Gather every line in the records below that contains the word "States".

▶ Extracted entries
-------------------------

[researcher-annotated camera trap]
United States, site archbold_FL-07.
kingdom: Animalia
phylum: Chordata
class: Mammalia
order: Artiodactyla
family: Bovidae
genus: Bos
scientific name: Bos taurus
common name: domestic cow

-------------------------

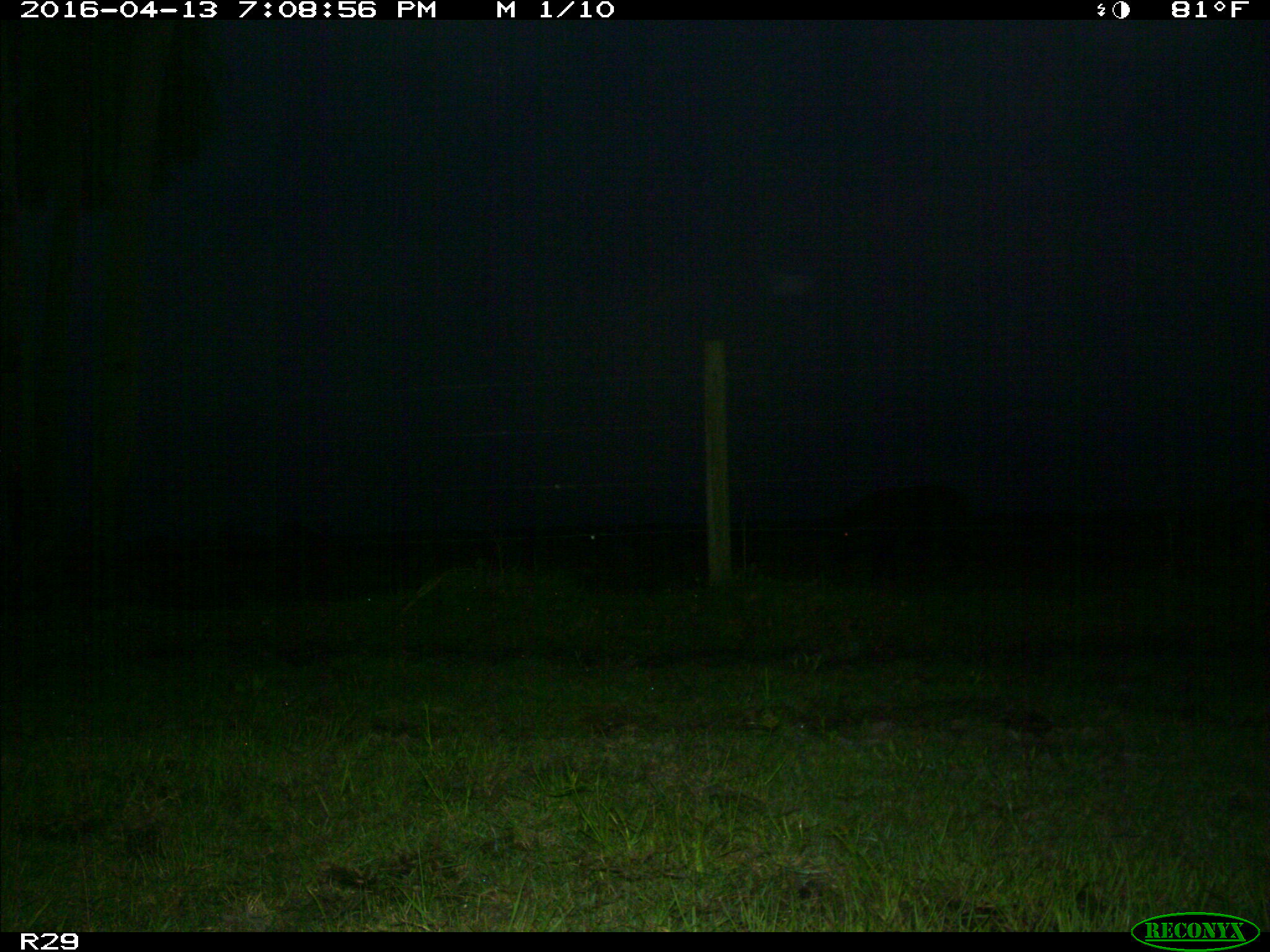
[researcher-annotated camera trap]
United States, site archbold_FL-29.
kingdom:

-------------------------

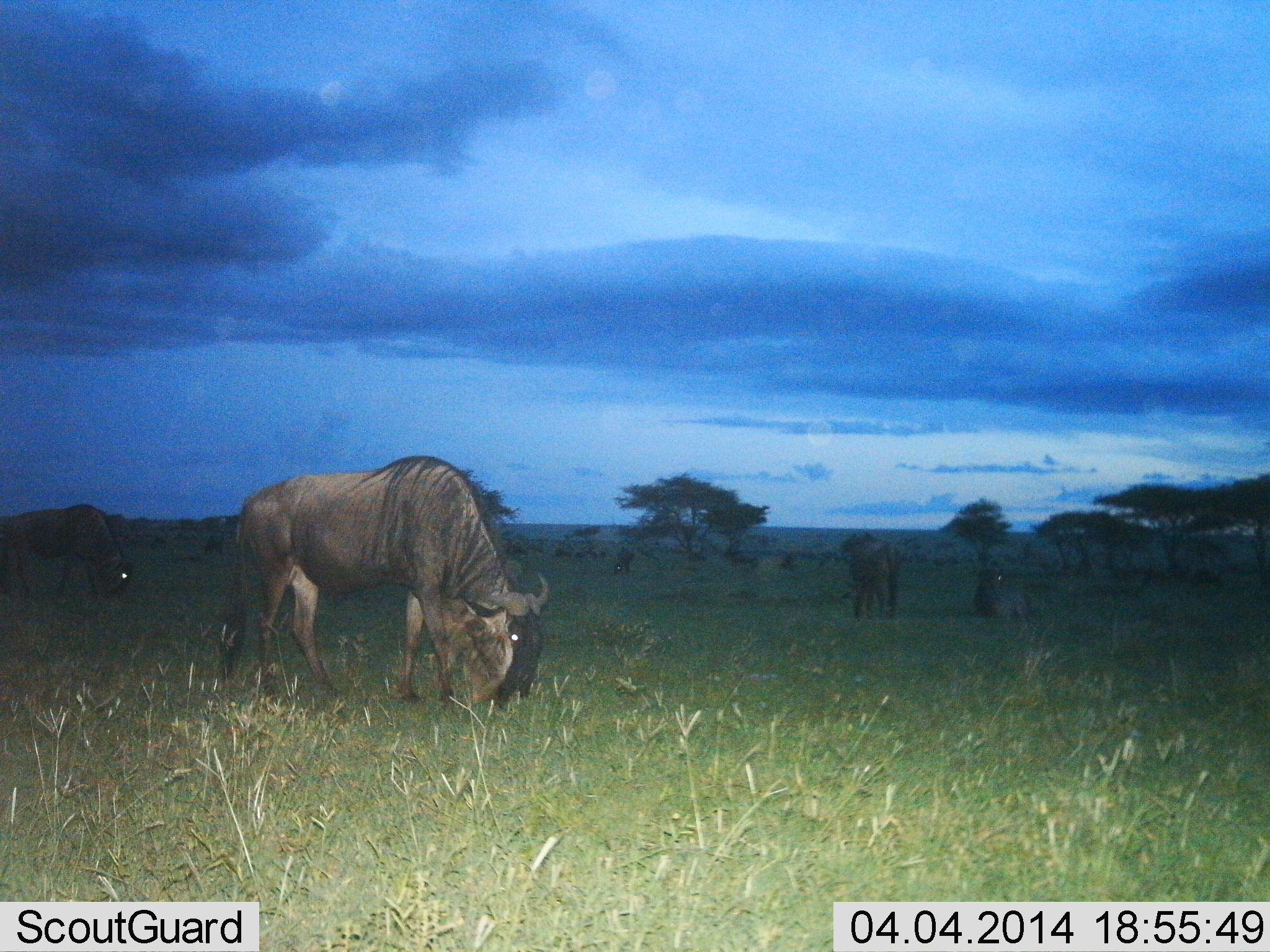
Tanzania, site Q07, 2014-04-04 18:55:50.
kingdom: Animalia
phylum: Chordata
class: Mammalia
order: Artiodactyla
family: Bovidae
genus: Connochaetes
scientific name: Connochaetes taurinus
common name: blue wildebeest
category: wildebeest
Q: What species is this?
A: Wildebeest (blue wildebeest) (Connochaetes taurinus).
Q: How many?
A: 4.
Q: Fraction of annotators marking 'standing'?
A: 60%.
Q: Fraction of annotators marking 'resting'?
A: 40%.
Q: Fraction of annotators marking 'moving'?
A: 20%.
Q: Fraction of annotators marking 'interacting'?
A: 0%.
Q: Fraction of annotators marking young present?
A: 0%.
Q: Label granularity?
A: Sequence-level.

-------------------------

▶ Final answer
United States, site archbold_FL-07.
United States, site archbold_FL-29.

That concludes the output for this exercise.